— Start INPUT FOR THIS TASK —
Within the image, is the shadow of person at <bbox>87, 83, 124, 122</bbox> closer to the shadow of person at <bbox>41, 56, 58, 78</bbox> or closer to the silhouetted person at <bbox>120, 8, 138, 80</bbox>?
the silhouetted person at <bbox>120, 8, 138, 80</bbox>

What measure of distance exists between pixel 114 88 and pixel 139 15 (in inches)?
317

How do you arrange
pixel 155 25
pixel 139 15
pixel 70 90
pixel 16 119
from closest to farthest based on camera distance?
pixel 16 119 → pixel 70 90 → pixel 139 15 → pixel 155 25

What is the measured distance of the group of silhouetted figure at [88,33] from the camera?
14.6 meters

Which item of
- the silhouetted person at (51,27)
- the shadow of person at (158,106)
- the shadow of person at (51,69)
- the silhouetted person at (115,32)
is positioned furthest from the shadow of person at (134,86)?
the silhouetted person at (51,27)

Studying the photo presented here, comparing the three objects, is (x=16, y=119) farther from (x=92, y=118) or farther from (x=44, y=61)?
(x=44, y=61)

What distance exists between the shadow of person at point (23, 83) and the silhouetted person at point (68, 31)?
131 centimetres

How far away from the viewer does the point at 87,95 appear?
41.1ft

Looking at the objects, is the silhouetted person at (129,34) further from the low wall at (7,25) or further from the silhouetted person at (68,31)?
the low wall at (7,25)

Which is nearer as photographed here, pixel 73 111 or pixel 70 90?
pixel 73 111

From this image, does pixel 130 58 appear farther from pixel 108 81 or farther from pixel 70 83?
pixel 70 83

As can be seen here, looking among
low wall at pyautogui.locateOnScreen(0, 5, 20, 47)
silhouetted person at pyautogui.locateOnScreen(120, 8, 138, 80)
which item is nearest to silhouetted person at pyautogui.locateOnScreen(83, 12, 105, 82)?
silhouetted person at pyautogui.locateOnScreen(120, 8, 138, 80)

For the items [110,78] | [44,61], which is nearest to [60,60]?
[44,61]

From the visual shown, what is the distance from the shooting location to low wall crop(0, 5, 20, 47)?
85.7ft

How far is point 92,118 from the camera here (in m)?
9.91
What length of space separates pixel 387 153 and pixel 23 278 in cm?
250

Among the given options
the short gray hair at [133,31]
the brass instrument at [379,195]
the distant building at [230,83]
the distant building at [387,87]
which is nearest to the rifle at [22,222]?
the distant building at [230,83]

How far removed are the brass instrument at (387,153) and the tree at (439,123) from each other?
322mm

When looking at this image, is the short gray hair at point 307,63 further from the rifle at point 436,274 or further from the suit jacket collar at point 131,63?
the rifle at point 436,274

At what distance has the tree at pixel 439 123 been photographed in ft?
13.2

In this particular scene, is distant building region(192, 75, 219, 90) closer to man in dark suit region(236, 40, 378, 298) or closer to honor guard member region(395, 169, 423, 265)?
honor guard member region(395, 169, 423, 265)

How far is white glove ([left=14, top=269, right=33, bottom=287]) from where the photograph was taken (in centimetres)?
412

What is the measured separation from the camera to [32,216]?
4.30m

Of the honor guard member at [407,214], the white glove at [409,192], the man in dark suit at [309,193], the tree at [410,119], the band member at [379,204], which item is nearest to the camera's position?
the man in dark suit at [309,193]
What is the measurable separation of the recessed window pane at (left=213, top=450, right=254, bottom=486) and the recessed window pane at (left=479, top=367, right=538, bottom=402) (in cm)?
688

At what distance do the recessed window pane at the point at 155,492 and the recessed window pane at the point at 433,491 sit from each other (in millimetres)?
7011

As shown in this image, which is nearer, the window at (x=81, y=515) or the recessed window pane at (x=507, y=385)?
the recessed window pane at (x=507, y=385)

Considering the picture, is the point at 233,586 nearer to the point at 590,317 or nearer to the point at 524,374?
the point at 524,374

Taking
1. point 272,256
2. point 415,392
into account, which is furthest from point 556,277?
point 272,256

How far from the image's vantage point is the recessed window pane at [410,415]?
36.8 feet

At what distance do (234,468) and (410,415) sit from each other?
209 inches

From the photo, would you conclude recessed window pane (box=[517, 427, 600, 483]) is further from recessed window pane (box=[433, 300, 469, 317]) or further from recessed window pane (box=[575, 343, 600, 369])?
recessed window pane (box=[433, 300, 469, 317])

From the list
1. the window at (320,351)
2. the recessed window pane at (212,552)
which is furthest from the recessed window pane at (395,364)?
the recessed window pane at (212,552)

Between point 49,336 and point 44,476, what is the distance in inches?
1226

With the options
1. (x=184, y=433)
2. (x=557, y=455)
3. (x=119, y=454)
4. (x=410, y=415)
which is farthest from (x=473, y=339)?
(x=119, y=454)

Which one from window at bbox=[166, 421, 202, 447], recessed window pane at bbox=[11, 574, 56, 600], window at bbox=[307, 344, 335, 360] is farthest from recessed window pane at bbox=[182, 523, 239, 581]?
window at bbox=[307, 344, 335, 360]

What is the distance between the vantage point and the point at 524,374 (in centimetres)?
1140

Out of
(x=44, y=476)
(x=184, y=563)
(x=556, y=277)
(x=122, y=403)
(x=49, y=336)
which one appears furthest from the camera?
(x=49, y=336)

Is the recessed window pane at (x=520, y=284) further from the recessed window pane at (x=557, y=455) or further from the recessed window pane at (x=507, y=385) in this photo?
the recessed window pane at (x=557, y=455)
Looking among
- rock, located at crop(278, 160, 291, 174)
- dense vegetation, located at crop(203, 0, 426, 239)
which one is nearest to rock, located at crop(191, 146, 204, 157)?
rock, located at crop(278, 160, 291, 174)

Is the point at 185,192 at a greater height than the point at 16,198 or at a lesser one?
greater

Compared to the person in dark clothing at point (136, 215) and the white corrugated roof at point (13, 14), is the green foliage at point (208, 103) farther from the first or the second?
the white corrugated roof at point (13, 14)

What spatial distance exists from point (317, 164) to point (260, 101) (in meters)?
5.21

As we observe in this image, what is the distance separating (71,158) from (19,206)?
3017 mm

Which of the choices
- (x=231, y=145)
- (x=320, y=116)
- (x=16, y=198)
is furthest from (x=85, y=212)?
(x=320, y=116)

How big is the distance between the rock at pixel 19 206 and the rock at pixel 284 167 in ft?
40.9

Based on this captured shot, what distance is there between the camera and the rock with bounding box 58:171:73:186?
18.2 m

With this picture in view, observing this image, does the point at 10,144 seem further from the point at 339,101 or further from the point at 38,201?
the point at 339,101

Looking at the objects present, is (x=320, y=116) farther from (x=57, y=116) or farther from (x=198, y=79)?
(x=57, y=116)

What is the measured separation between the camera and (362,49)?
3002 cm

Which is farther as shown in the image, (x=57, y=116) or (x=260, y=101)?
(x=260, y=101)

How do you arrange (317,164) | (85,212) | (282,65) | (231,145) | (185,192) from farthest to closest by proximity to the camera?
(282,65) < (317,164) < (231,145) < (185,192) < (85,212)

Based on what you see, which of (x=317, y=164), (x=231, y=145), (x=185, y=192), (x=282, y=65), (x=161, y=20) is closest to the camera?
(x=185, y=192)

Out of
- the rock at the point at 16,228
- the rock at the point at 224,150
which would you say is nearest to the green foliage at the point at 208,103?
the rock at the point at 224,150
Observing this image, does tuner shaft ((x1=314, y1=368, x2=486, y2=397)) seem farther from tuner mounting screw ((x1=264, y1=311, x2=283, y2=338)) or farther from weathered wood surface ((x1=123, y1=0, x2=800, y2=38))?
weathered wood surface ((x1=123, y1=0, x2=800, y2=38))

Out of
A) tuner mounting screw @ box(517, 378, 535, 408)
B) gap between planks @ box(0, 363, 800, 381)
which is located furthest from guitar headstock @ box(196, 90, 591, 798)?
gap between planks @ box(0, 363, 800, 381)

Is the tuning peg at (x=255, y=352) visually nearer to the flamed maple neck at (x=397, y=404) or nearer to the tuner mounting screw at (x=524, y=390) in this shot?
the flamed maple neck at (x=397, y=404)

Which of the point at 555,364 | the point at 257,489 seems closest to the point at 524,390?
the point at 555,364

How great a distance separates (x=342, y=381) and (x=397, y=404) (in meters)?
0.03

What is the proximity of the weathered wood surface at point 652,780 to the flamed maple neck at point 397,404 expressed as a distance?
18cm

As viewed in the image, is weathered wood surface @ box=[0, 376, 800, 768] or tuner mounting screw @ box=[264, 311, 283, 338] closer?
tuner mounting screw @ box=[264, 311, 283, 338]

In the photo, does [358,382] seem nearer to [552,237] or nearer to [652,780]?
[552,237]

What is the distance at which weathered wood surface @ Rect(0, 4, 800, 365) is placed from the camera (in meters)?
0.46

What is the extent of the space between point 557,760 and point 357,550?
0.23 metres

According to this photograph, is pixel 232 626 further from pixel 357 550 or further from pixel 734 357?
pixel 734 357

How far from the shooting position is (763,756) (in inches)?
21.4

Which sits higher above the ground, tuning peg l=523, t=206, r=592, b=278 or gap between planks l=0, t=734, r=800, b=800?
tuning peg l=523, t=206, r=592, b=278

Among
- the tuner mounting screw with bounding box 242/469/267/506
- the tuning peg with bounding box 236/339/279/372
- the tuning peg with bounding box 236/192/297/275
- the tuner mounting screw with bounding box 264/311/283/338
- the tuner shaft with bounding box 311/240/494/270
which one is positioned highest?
— End INPUT FOR THIS TASK —
▸ **WRITTEN TASK**: Can you output the material starting at the line containing "What is the extent" and ending at the end of the material as a JSON list of strings, one string per line, leaving out blank lines?

▸ **SOLUTION FOR THIS PROBLEM**:
[
  "What is the extent of the space between point 557,760 and point 357,550?",
  "0.23 metres",
  "According to this photograph, is pixel 232 626 further from pixel 357 550 or further from pixel 734 357?",
  "pixel 734 357",
  "How far from the shooting position is (763,756) (in inches)?",
  "21.4",
  "Which sits higher above the ground, tuning peg l=523, t=206, r=592, b=278 or gap between planks l=0, t=734, r=800, b=800?",
  "tuning peg l=523, t=206, r=592, b=278",
  "Among",
  "- the tuner mounting screw with bounding box 242/469/267/506",
  "- the tuning peg with bounding box 236/339/279/372",
  "- the tuning peg with bounding box 236/192/297/275",
  "- the tuner mounting screw with bounding box 264/311/283/338",
  "- the tuner shaft with bounding box 311/240/494/270",
  "which one is positioned highest?"
]